According to the docs, AWS SES has some requirements on what is an allowable MAIL FROM domain:
The subdomain you use for your MAIL FROM domain has to meet the following requirements:
The MAIL FROM domain has to be a subdomain of the verified identity (email address or domain) that you send email from. For example, mail.example.com is a valid MAIL FROM domain for the domain example.com.
The MAIL FROM domain shouldn’t be a domain that you send email from. If you have to use the MAIL FROM domain in a From address, either disable email feedback forwarding and receive your bounces through Amazon SNS notifications, or ensure that your MAIL FROM domain is not the destination for feedback forwarding. To determine the destination of email forwarding feedback, see Email feedback forwarding destination.
The MAIL FROM domain shouldn’t be a domain that you use to receive email.
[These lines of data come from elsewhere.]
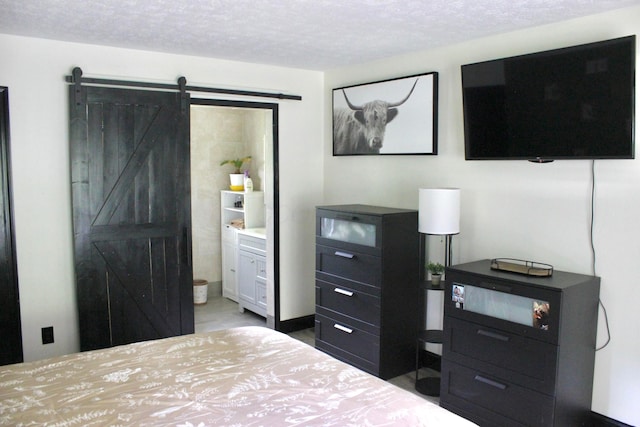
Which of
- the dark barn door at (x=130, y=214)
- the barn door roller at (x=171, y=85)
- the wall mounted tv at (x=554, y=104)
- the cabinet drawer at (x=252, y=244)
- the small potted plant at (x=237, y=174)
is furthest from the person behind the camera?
the small potted plant at (x=237, y=174)

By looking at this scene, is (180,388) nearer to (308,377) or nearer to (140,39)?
(308,377)

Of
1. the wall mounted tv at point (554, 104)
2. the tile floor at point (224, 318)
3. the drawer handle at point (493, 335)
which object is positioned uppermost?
the wall mounted tv at point (554, 104)

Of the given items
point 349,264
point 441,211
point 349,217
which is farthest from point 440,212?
point 349,264

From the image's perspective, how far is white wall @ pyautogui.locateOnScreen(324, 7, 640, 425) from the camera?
2773mm

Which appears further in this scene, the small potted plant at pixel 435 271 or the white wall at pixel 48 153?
the small potted plant at pixel 435 271

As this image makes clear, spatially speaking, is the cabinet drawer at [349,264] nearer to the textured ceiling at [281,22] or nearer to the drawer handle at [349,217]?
the drawer handle at [349,217]

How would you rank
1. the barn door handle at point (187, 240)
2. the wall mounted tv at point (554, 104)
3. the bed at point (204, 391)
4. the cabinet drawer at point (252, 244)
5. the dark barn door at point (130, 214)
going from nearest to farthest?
the bed at point (204, 391) → the wall mounted tv at point (554, 104) → the dark barn door at point (130, 214) → the barn door handle at point (187, 240) → the cabinet drawer at point (252, 244)

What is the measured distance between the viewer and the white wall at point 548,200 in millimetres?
2773

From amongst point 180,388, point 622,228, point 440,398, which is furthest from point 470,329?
point 180,388

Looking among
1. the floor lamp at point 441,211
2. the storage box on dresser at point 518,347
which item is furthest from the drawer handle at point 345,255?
the storage box on dresser at point 518,347

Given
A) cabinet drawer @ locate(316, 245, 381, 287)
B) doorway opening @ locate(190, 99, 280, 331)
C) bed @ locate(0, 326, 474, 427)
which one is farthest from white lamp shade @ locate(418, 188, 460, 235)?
doorway opening @ locate(190, 99, 280, 331)

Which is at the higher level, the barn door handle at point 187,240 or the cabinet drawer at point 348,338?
the barn door handle at point 187,240

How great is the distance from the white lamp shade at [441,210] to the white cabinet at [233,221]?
2.42 m

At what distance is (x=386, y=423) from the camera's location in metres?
1.74
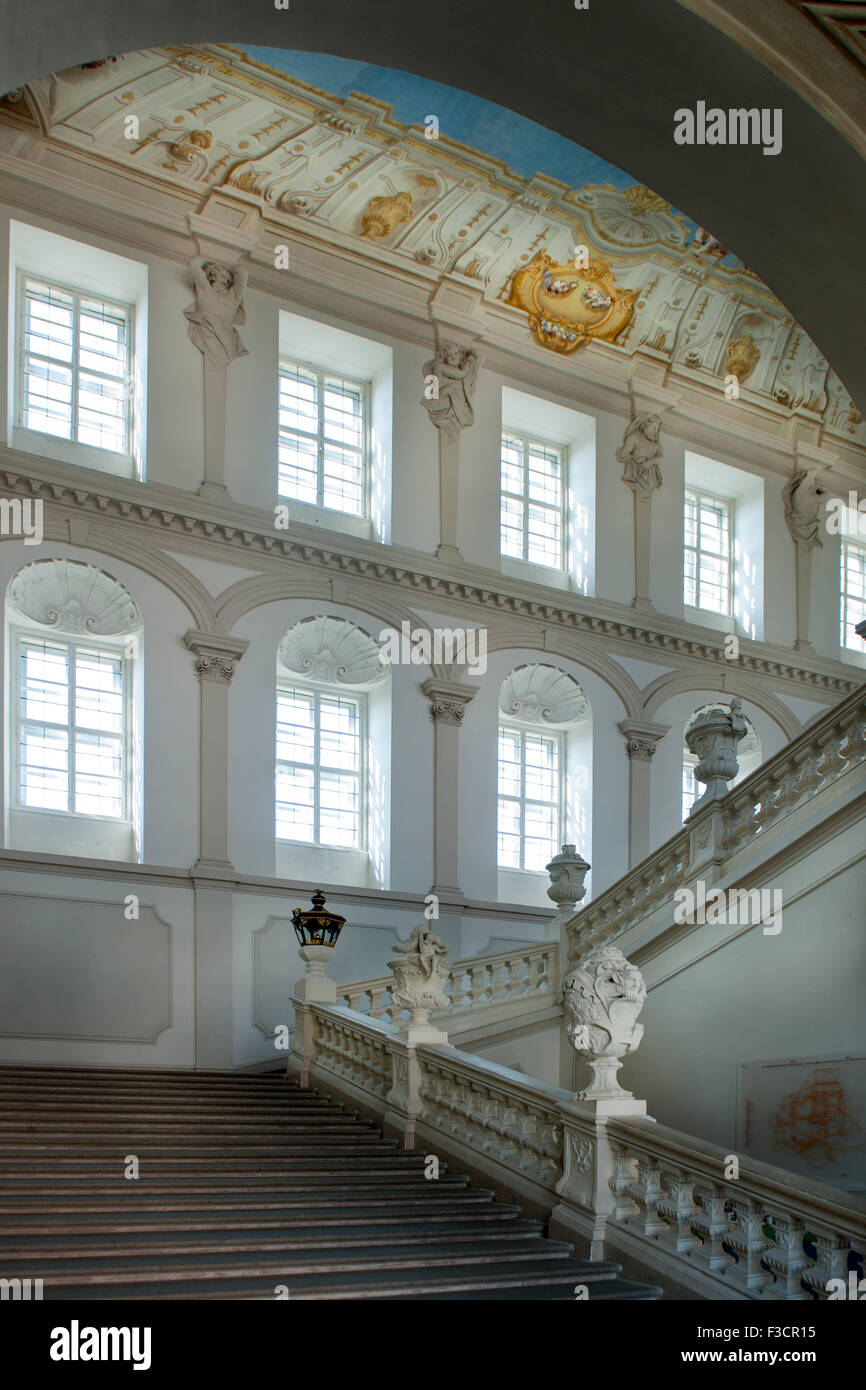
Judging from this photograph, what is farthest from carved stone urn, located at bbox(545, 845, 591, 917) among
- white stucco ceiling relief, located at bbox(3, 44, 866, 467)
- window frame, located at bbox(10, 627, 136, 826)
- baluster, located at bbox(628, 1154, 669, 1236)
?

What is the reason for these requirements? Is this a general rule for all email services or just an AWS SES thing? In particular, I currently have my DNS SPF/DKIM/DMARC records set up so that I can send from both AWS SES and Google Workspace (formerly G Suite). For example, my current outbound emails from Google Workspace would have a "MAIL FROM" header of [email protected] which is the identical value for the "From" header. Does this cause problems?
This is a normal setup for both transactional and marketing email, and other providers who handle such email will also have similar requirements. The point is primarily to isolate email reputation for this stream of mail from that of your domain. People will mark your email as spam despite having knowingly signed up to receive it, and you really do not want this to affect email for your domain name.